Input material
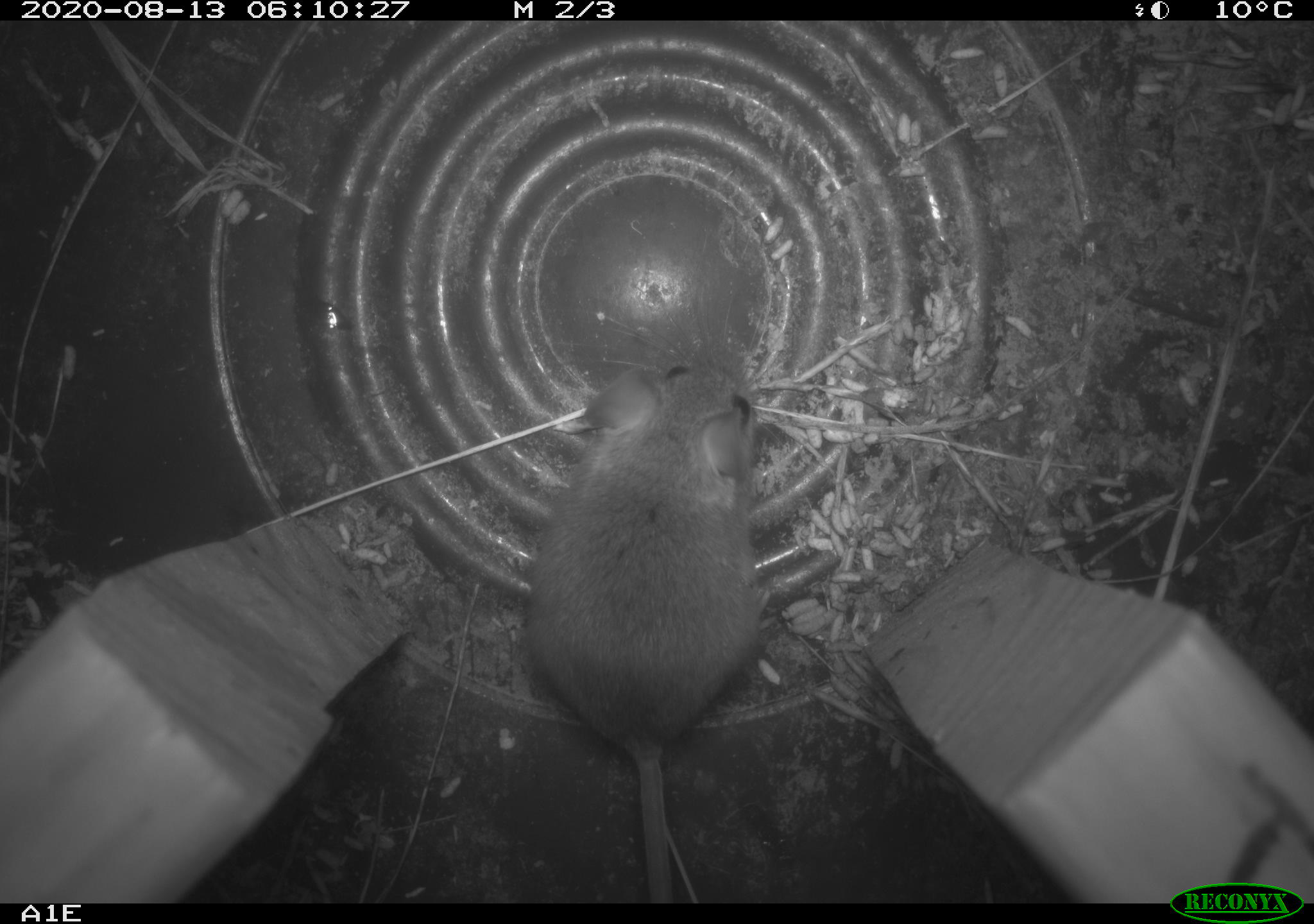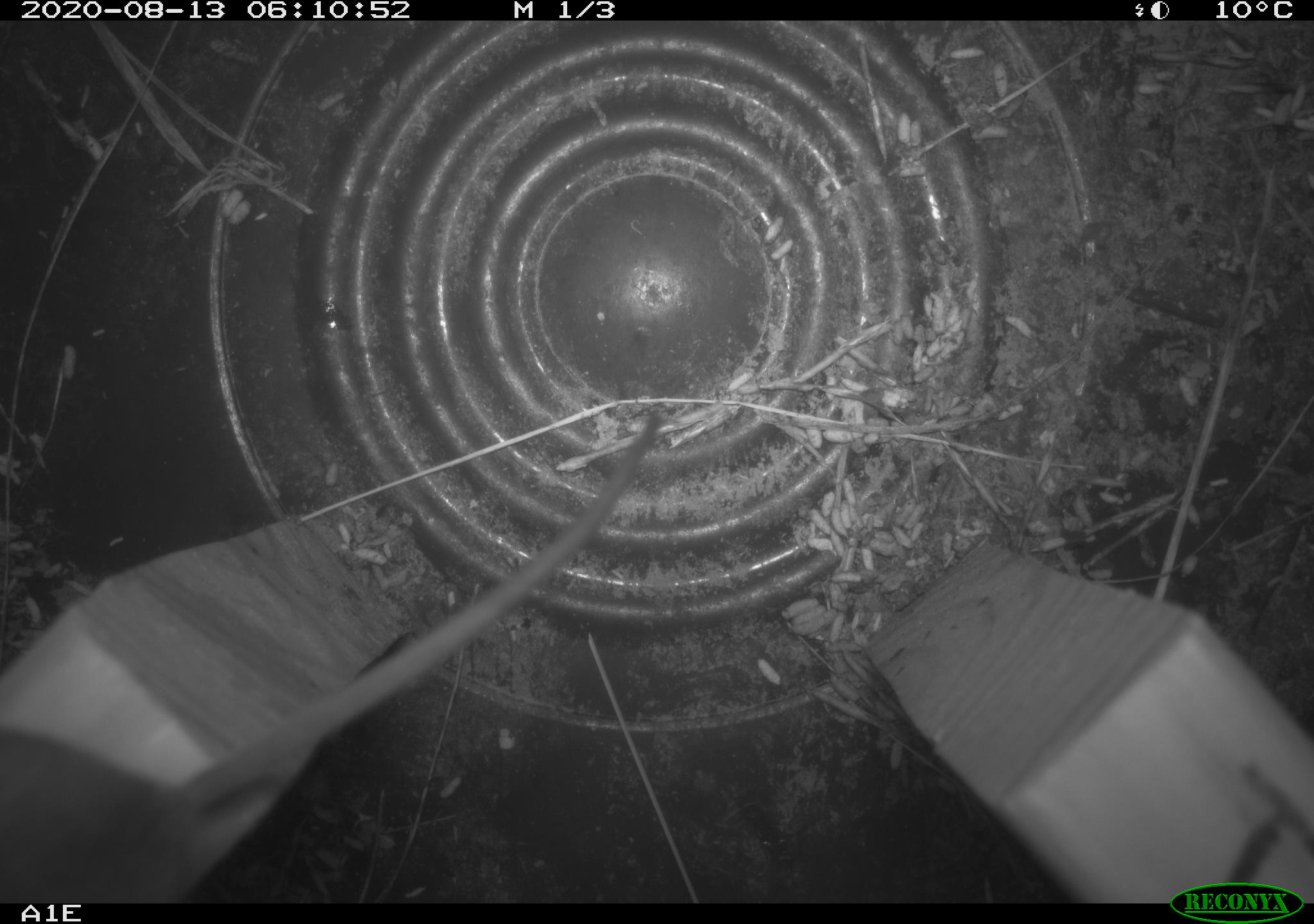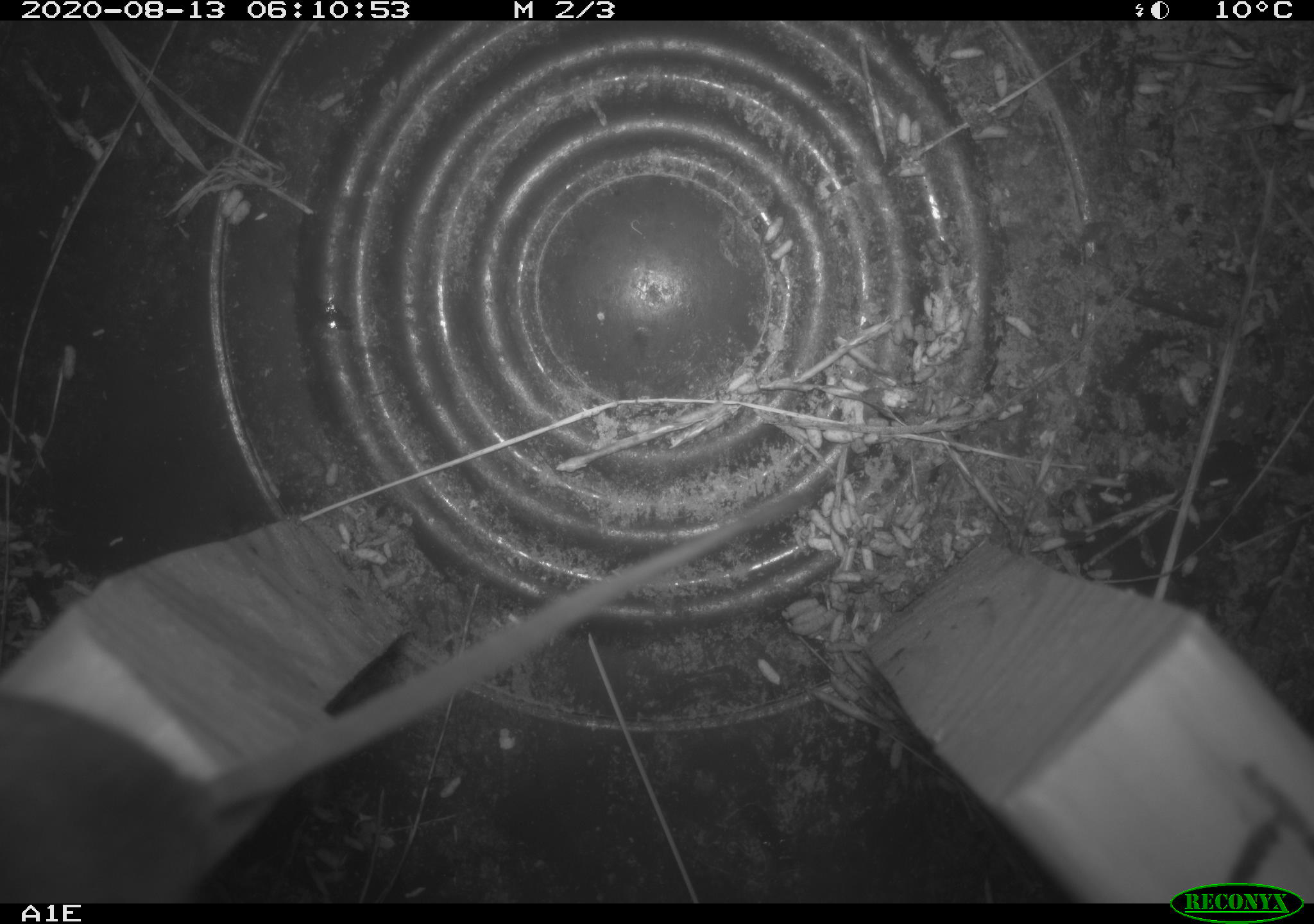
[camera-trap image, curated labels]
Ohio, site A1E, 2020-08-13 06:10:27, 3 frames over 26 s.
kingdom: Animalia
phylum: Chordata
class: Mammalia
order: Rodentia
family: Cricetidae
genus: Peromyscus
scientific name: Peromyscus leucopus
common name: white-footed mouse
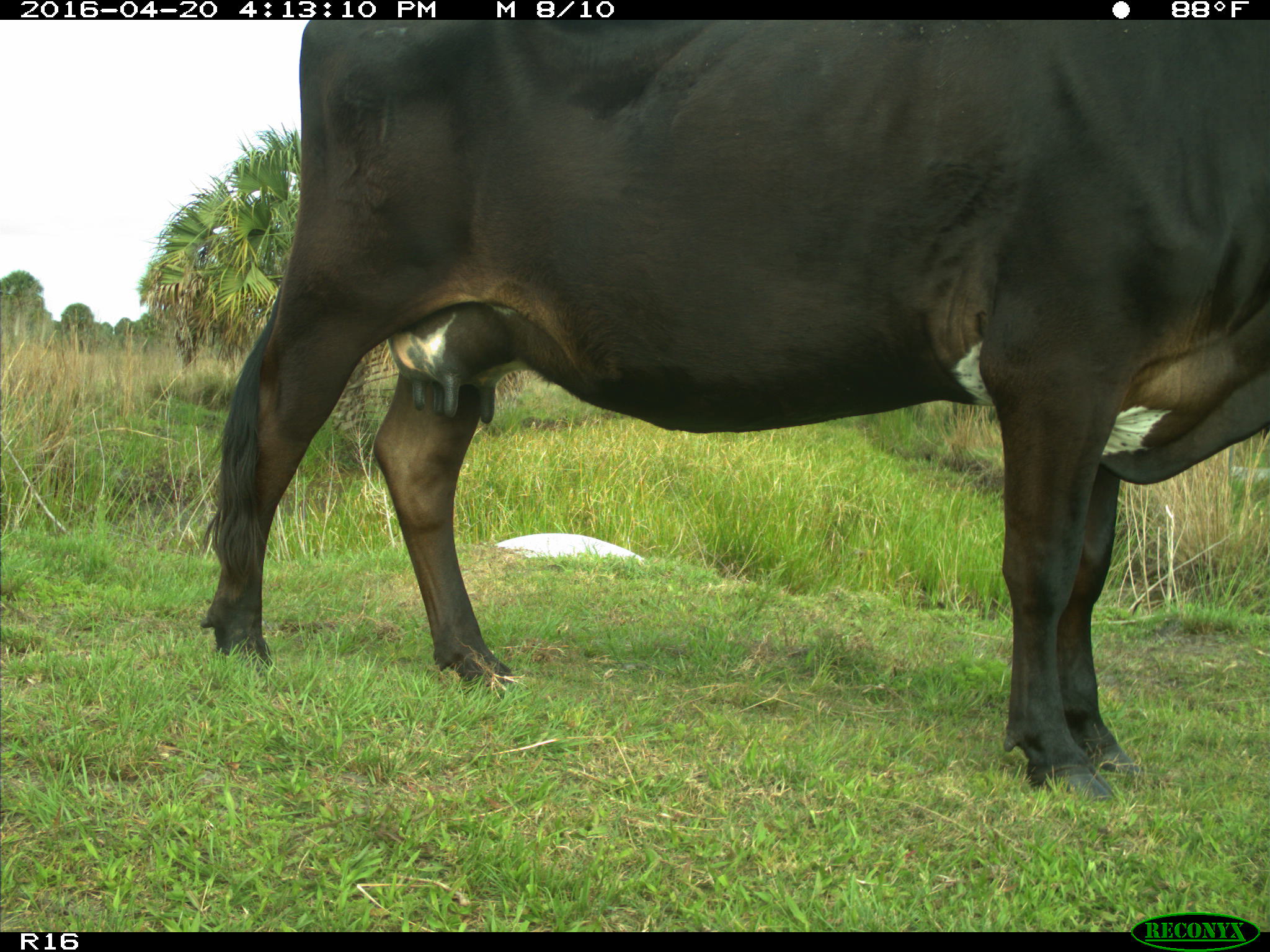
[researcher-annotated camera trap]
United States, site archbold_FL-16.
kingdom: Animalia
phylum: Chordata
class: Mammalia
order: Artiodactyla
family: Bovidae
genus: Bos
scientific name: Bos taurus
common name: domestic cow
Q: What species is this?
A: Bos taurus (domestic cow).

Problem to solve
Give back the whole listing exactly as it stands. No pictures belong in the copy.

Problem solution
[camera-trap image, curated labels]
Ohio, site A1E, 2020-08-13 06:10:27, 3 frames over 26 s.
kingdom: Animalia
phylum: Chordata
class: Mammalia
order: Rodentia
family: Cricetidae
genus: Peromyscus
scientific name: Peromyscus leucopus
common name: white-footed mouse
[researcher-annotated camera trap]
United States, site archbold_FL-16.
kingdom: Animalia
phylum: Chordata
class: Mammalia
order: Artiodactyla
family: Bovidae
genus: Bos
scientific name: Bos taurus
common name: domestic cow
Q: What species is this?
A: Bos taurus (domestic cow).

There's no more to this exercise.